== The problem ==
Print out the data that follows exactly, character for character, apart from the pictures.

== Dataset content ==
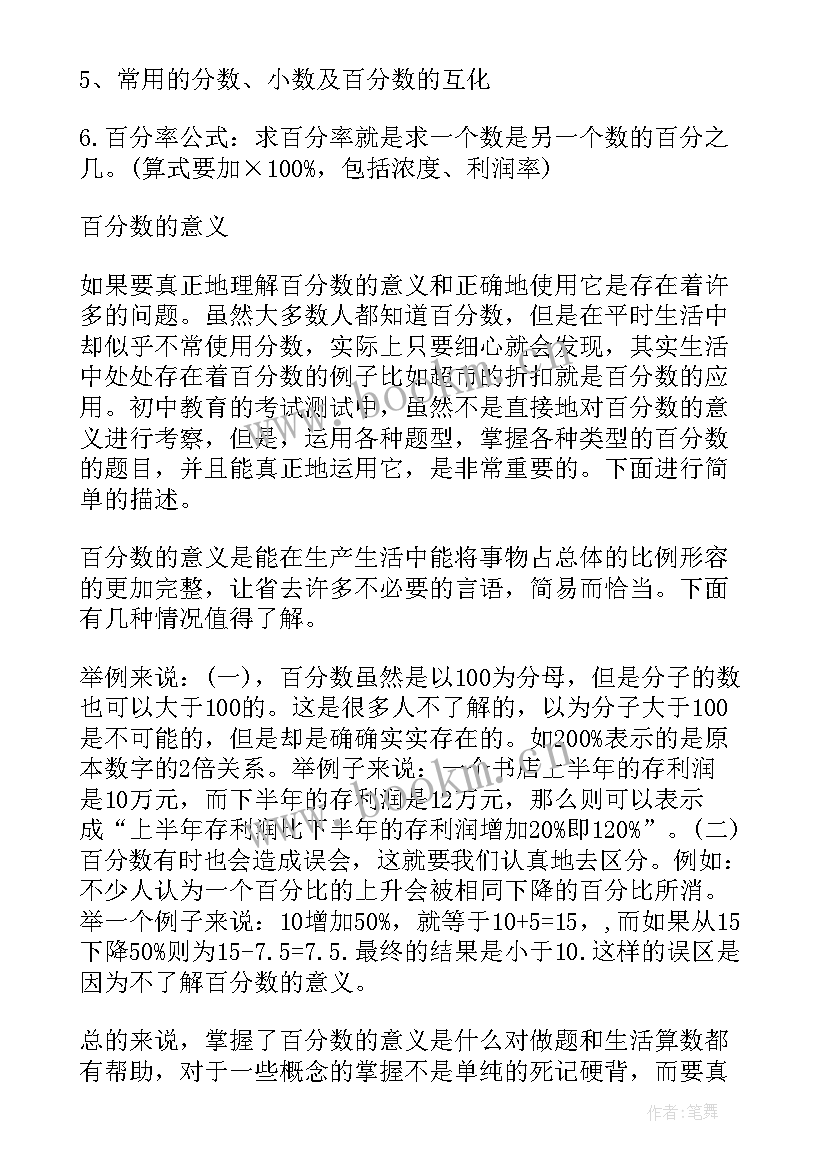 五年级分数知识点总结 百分数的知识点总结(精选10篇)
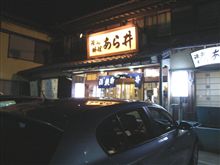 新鮮なお刺身を求めて。。。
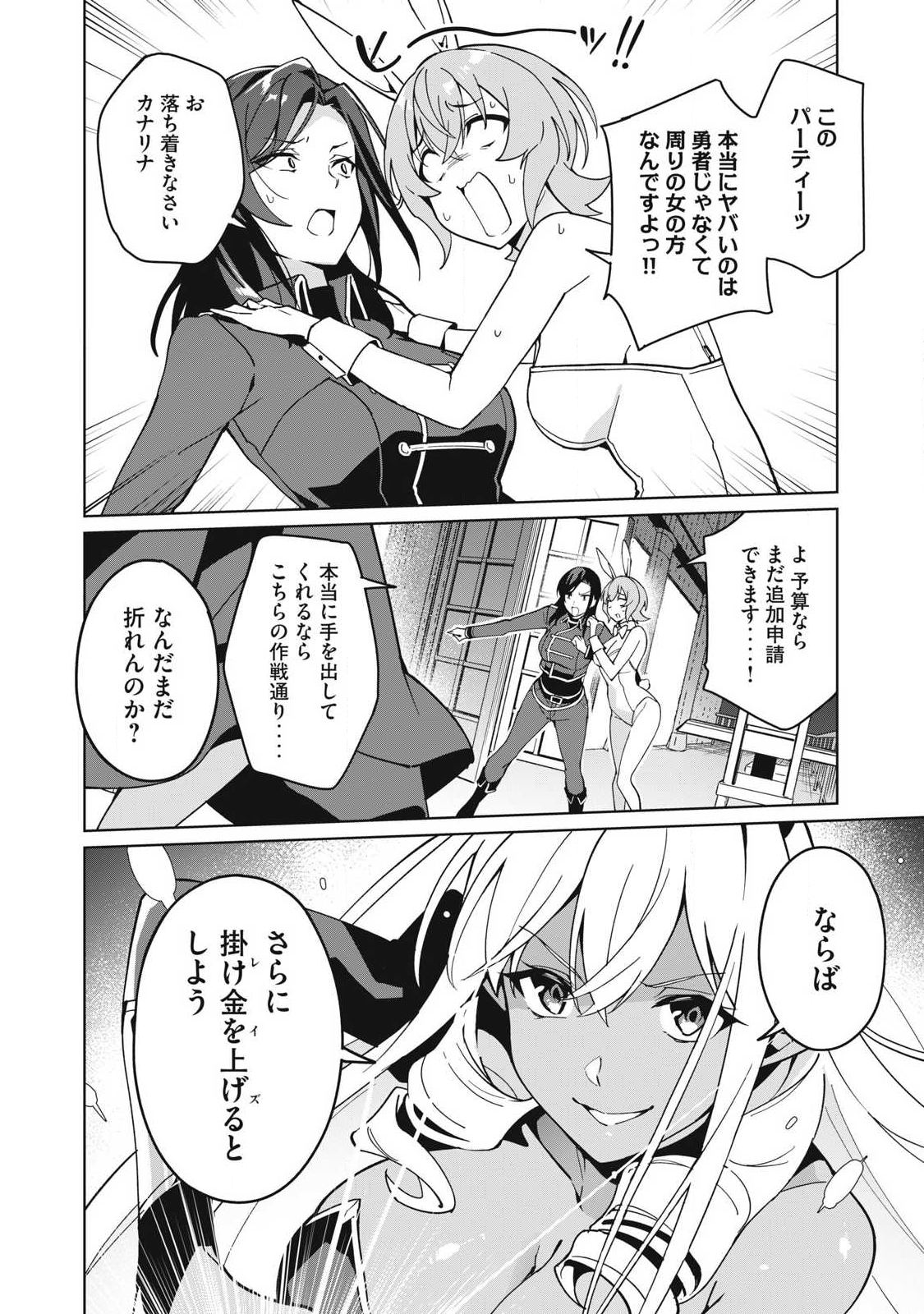 Biryuu Enshoutan ~Jikokouteikan ga Gekitei na Dragon-kyuu Bishoujo Maou o, Yuusha ga Icharabu de Taijisuru Ohanashi~ Chap 81 - Next Chap 82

== Answer section ==
 五年级分数知识点总结 百分数的知识点总结(精选10篇)
 新鮮なお刺身を求めて。。。
 Biryuu Enshoutan ~Jikokouteikan ga Gekitei na Dragon-kyuu Bishoujo Maou o, Yuusha ga Icharabu de Taijisuru Ohanashi~ Chap 81 - Next Chap 82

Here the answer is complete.